-- begin Text provided --

Mitchell trains congressional staffers through CPI, which hosted at least four trainings in 2022 exclusively for House Freedom Caucus members and staff on topics including "election integrity," "effective research into Presidential appointees," and "proper oversight." She coordinates with CPI's network of approximately 24 affiliated organizations sharing CPI's Capitol Hill address or close financial ties, including America First Legal (Stephen Miller), Center for Renewing America (Russ Vought), American Accountability Foundation (opposition research on federal employees), State Freedom Caucus Network (replicating the House Freedom Caucus in state legislatures), and American Moment (cultivating conservative staffers).
The media infrastructure reveals CPI's sophistication. CPI maintains a production studio that films content for Newsmax and PragerU, and hosts podcasts for The Federalist, Representatives Matt Gaetz and Andy Biggs, and of course Mitchell's "Who's Counting?" This allows the network to create and amplify its own narratives without relying on mainstream media.
Mitchell's board memberships multiply her influence. As a Bradley Foundation board member since 2012, she has overseen approximately $18 million in spending on election fraud conspiracy groups, including major funding to Heritage Foundation, ALEC, Federalist Society, Honest Elections Project, FreedomWorks, True the Vote, and Turning Point USA. Bradley gave CPI $200,000-$300,000 over multiple years and funded VIPP's Virginia Fair Elections project that served as Mitchell's original model. As Council for National Policy Board of Governors member, Mitchell participates in secretive meetings where conservative strategies are incubated before being promoted publicly. As chairman and co-founder of Public Interest Legal Foundation, she directs an organization focused on purging voter rolls, with John Eastman serving on the board.

-- end Text provided --
-- begin Dataset extract --

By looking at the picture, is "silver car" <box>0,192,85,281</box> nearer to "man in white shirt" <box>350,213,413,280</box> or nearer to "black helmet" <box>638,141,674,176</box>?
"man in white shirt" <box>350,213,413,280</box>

-- end Dataset extract --
-- begin Dataset extract --

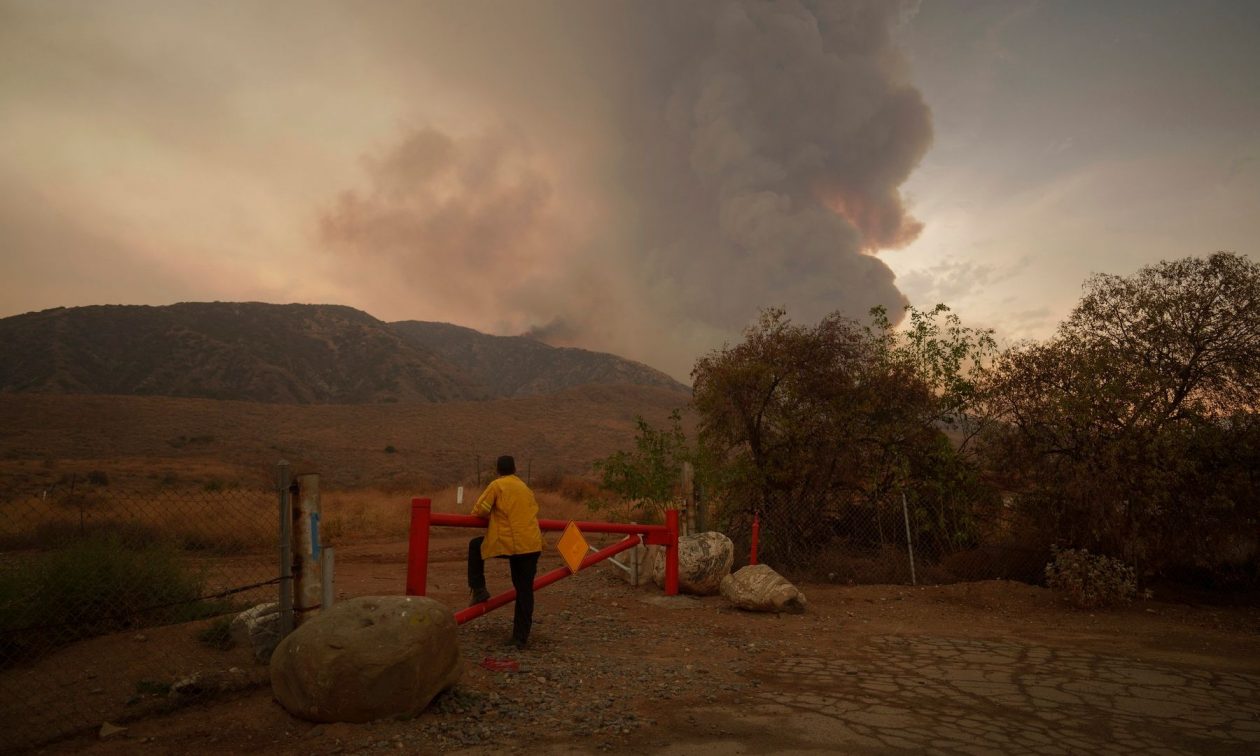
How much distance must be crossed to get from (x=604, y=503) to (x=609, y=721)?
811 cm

-- end Dataset extract --

Required task 1: Repeat the passage on Mitchell and CPI word for word, from "Mitchell's board memberships" up to and including "on the board.".
Required task 2: In the passage on Mitchell and CPI, which organizations are named as receiving major funding from the Bradley Foundation's election fraud spending?

Full answer 1:
Mitchell's board memberships multiply her influence. As a Bradley Foundation board member since 2012, she has overseen approximately $18 million in spending on election fraud conspiracy groups, including major funding to Heritage Foundation, ALEC, Federalist Society, Honest Elections Project, FreedomWorks, True the Vote, and Turning Point USA. Bradley gave CPI $200,000-$300,000 over multiple years and funded VIPP's Virginia Fair Elections project that served as Mitchell's original model. As Council for National Policy Board of Governors member, Mitchell participates in secretive meetings where conservative strategies are incubated before being promoted publicly. As chairman and co-founder of Public Interest Legal Foundation, she directs an organization focused on purging voter rolls, with John Eastman serving on the board.

Full answer 2:
- Heritage Foundation
- ALEC
- Federalist Society
- Honest Elections Project
- FreedomWorks
- True the Vote
- Turning Point USA